When I popped into the coffee shop, I saw this sign encouraging people ordering in to choose the green cup. If you chose a green cup it was a signal to others in the coffee shop that you were open to conversations with strangers. I asked the barista how many customers have chosen the cup and she said very few.
This was totally in line with what I expected her to say. And exactly what all my students said when I asked them the same thing in different classes.
Swedes don't do small talk with strangers or chit-chat in shops, queues, and public transport. You don't talk to strangers. When I lived for a brief time in Ireland, people would bend my ear on public transport, in shops, and at the till during transactions. In Sweden it is all conducted in silence. You also sit or stand as far away from other people as possible.

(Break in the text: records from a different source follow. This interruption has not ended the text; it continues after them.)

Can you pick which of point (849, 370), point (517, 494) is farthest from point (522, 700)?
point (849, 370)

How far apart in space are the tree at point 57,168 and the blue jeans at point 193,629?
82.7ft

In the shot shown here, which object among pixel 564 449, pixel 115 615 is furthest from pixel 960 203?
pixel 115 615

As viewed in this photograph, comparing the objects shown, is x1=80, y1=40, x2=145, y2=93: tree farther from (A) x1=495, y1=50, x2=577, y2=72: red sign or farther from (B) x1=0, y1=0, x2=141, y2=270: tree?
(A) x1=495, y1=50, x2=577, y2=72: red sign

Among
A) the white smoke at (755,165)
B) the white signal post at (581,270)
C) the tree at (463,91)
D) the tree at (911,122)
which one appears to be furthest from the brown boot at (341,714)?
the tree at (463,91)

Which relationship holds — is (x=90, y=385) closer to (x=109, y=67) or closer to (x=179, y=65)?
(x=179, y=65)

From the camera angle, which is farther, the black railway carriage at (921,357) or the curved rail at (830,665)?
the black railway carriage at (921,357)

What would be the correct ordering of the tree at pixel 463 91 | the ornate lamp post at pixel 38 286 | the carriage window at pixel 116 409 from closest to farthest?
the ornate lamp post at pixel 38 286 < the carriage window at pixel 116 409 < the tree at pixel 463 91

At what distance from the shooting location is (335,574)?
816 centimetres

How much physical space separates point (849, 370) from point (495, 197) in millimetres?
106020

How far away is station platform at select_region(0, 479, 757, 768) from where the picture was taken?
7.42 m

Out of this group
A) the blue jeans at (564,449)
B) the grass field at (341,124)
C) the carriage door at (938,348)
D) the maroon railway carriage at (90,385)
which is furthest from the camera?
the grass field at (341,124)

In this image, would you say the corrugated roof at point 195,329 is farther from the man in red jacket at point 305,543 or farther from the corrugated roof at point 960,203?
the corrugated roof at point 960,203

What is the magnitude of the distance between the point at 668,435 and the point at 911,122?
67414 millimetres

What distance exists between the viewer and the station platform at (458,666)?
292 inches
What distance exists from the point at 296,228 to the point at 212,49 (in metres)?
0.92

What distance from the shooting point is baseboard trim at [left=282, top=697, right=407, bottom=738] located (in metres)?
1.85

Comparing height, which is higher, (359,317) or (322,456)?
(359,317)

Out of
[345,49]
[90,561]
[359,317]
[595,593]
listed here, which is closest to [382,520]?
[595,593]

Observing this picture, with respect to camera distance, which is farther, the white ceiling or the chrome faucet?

The exceptions are often elderly people or people from other countries. I often chat to elderly people if they make the opening move, like the wonderful 98 year old man in the café, who I will never forget. I know a lot of elderly people are lonely and like to chat to people in stores. The cup campaign above was aimed at reducing loneliness.
Maybe the next time I am there I will request a green cup.
A small smile:
I read this on Quora about how to behave in Sweden:
- Keep your distance, don't stand close to strangers when for example waiting for bus. Also, you should not sit beside a stranger in bus or a bench if there are other empty rows/benches available.
-
Do not initiate small talk with people you don't know, it is just not a thing in Sweden. People would think you are weird.
-
Do not invite for lunch or dinner to people you just met to "know them more". Know them enough 1st and then you may do that.
- Do not invite people to spontaneous plans, swedes like to plan ahead. Way way ahead. They plan their summer vacations at start of the year in every detail. Most of the time they have fully booked 3 weekends. So, if you plan on inviting them to an event, do it well in advance, preferably 4 weeks in advance.
- Don't sit on a bench if it means having to sit close to someone who already sits there.
- Never attempt to talk to Swedes in trains, trams and buses. Respect their private space.
Are there any other nationalities outside the Nordic countries who are similar to this?